The trial court agreed and entered summary judgment for NPC. Roe appealed.
The Legal Issue
The appeal centered on a narrow but critical question:
Does a plaintiff’s voluntary dismissal of an employee after the statute of limitations has run operate as an adjudication on the merits such that the employer is exonerated from vicarious liability?
The Fifth District’s answer was unequivocal: No.
The Exoneration Rule Explained
Under Florida law, an employer’s vicarious liability depends on the employee’s liability. If the employee is exonerated by an adjudication on the merits, the employer cannot be held vicariously liable. This principle traces back more than a century and is rooted in the idea that the employer and employee are not joint tortfeasors; the employer’s liability is purely derivative.
Classic examples of adjudications triggering the exoneration rule include:
- a jury verdict in favor of the employee, or
- summary judgment entered on the merits for the employee.

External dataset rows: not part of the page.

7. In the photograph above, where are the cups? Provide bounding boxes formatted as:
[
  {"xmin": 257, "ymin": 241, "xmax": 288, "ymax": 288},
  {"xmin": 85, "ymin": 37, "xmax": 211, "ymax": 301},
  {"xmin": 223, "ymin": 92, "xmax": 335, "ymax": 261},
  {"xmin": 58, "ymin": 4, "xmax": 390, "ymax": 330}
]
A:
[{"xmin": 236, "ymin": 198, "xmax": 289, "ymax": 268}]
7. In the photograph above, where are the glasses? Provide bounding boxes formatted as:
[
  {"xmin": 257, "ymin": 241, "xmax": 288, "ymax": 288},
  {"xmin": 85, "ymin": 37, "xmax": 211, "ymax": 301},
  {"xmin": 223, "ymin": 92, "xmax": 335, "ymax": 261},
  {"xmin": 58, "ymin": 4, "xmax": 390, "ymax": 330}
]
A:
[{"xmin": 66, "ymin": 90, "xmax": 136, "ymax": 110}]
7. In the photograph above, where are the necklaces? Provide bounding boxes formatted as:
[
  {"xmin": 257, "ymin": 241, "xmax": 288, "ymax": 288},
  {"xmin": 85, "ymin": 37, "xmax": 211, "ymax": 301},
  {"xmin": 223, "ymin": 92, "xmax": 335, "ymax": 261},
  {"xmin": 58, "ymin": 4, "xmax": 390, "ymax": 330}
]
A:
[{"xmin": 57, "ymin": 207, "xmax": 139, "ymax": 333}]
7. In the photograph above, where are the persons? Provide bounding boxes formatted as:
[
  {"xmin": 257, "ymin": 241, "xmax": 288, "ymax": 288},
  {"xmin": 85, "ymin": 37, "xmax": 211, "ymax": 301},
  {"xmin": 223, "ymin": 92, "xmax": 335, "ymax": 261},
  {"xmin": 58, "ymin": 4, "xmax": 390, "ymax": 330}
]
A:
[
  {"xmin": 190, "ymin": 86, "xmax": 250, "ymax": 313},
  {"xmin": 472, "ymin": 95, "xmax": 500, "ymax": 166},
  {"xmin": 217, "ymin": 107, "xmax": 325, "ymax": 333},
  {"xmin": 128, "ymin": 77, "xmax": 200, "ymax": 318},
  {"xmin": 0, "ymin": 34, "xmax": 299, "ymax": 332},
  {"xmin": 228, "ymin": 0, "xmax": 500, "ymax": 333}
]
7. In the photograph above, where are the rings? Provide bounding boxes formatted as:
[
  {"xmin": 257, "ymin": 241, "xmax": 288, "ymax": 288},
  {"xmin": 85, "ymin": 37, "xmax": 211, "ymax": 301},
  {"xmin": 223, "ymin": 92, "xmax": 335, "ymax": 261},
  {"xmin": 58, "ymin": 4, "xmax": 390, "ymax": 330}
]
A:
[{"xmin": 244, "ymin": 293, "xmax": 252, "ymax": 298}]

Why Tsuji v. Fleet Did Not Apply
The trial court treated Roe’s voluntary dismissal as equivalent to an adjudication on the merits, relying on Tsuji. The Fifth District explained why this was error.
In Tsuji, the plaintiff failed to timely file suit against the employee at all. The employee’s liability was extinguished automatically by a jurisdictional statute of repose, which the Florida Supreme Court characterized as a self executing adjudication barring liability altogether.
That was not the situation here.
- Roe timely sued both the employee and the employer.
- At the time of filing, the employee was unquestionably subject to liability.
- The statute of limitations had no effect on the employee’s liability at the time the lawsuit was filed, which is the only relevant point for assessing vicarious liability.
As the Fifth District emphasized, quoting earlier precedent:
“What happened later is irrelevant.”
Voluntary Dismissal Is Not an Adjudication on the Merits
The court then turned to the effect of Roe’s voluntary dismissal under Rule 1.420.
Key points:
- A first voluntary dismissal under Rule 1.420(a) is without prejudice by default.
- Such a dismissal does not operate as an adjudication on the merits.
- Even if refiling would now be time barred, the dismissal is still not equivalent to a finding of no liability.
Florida courts have repeatedly held that:
- dismissal without prejudice ≠ exoneration, and
- even a dismissal with prejudice of an employee does not necessarily bar claims against a passive tortfeasor employer.
The Fifth District also cited Florida Supreme Court authority confirming that dismissal of an active tortfeasor even with prejudice does not automatically shield a passive, vicariously liable defendant.
Key Holding
The Fifth District held that:
- Roe’s lawsuit against both the employee and NPC International was timely filed.
- The voluntary dismissal of the employee did not constitute an adjudication on the merits.
- The exoneration rule was never triggered.
- NPC International was not insulated from vicarious liability.
Accordingly, the court reversed the summary judgment and remanded the case for further proceedings.
Why This Case Matters
This opinion is a critical course correction for trial courts and litigants:
- Tsuji is narrow, not a blanket shield for employers.
- The relevant moment for vicarious liability analysis is when suit is filed, not what happens later.
- Plaintiffs may strategically dismiss employees without forfeiting valid vicarious liability claims.
- Employers cannot manufacture immunity through procedural timing arguments.
- Voluntary dismissals under Rule 1.420 retain their traditional meaning they are not merits determinations.
For auto accident, trucking, delivery, and employer liability cases across Florida, this decision restores clarity and predictability.
Today’s Insight
“Justice is not to be taken by storm. She is to be wooed by slow advances.”